GIVEN REQUEST A. Using the passage on the temporal interpolator, explain why the basic adaptation scheme does not need to change.
GIVEN REQUEST B. According to the passage on the temporal interpolator, which module generates the temporally adjacent short-time loudspeaker spectra?

TEXT PROVIDED.
>>>

FIG. 5 shows details of the temporal interpolator 412 (FIG. 4), where, for each pair of temporally adjacent short-time loudspeaker spectra, an interpolated short-time loudspeaker spectrum is computed by weighted addition of the temporally adjacent short-time loudspeaker spectra. Temporally adjacent short-time loudspeaker spectra are generated by a delay module 500. The output of the time-frequency interpolation includes a current loudspeaker spectrum 504 and an interpolated short-time loudspeaker spectrum 506 adjacent the current loudspeaker spectrum 504. These spectra 504 and 506 are fed to the echo cancellation module 416, which adaptively estimates echo components to be subtracted from the corresponding microphone spectrum.

Note that the basic adaptation scheme, which is typically a gradient-based optimization procedure, need not to be changed. The same adaptation rule, which is applied in conventional schemes for updating the coefficients W_i(n), can be applied to update the additional coefficients W′_i(n)

<<<

RECORD LIST.
>>>

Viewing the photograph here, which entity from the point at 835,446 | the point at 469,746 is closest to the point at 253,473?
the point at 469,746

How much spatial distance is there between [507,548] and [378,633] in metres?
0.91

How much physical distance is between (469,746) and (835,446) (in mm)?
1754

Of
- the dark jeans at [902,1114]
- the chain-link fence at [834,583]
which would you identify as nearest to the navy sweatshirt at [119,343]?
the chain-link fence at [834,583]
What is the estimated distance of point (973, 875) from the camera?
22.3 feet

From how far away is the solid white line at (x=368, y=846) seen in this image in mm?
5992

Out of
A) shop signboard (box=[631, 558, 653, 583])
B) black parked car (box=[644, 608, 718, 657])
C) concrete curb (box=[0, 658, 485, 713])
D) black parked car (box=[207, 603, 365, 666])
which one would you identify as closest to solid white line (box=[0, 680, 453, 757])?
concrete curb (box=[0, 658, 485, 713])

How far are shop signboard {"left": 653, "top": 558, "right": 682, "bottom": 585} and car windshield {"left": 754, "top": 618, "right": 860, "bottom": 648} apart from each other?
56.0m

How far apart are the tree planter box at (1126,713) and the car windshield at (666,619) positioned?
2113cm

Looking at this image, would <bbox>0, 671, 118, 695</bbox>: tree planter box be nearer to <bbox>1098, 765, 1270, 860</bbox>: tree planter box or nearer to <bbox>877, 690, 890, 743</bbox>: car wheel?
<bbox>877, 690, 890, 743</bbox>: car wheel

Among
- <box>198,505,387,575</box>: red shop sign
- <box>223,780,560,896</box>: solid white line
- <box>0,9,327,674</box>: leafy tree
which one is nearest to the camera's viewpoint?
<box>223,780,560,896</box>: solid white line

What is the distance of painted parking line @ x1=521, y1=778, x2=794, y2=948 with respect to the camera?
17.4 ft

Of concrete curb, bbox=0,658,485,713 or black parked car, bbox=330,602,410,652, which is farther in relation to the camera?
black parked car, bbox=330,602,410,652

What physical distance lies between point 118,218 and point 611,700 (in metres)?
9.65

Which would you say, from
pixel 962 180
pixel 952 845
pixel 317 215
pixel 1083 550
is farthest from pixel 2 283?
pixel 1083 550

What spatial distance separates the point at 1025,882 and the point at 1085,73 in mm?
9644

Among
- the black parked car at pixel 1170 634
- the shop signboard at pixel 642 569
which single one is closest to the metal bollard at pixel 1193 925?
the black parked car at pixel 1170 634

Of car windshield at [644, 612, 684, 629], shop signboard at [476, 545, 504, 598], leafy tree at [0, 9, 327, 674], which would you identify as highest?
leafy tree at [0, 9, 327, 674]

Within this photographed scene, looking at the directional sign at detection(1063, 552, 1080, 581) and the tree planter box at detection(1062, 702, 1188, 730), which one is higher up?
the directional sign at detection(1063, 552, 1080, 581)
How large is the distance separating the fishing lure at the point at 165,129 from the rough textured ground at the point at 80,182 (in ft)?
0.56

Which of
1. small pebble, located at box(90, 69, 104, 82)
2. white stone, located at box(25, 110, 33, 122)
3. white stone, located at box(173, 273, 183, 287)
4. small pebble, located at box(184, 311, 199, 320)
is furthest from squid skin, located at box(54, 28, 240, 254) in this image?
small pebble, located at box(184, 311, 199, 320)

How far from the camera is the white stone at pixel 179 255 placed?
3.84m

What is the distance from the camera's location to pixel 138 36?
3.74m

<<<

OUTPUT A. The same adaptation rule used in conventional schemes to update the coefficients W_i(n) can also update the additional coefficients W′_i(n). So the basic scheme, typically a gradient-based optimization procedure, can stay as it is.

OUTPUT B. The delay module 500 generates them.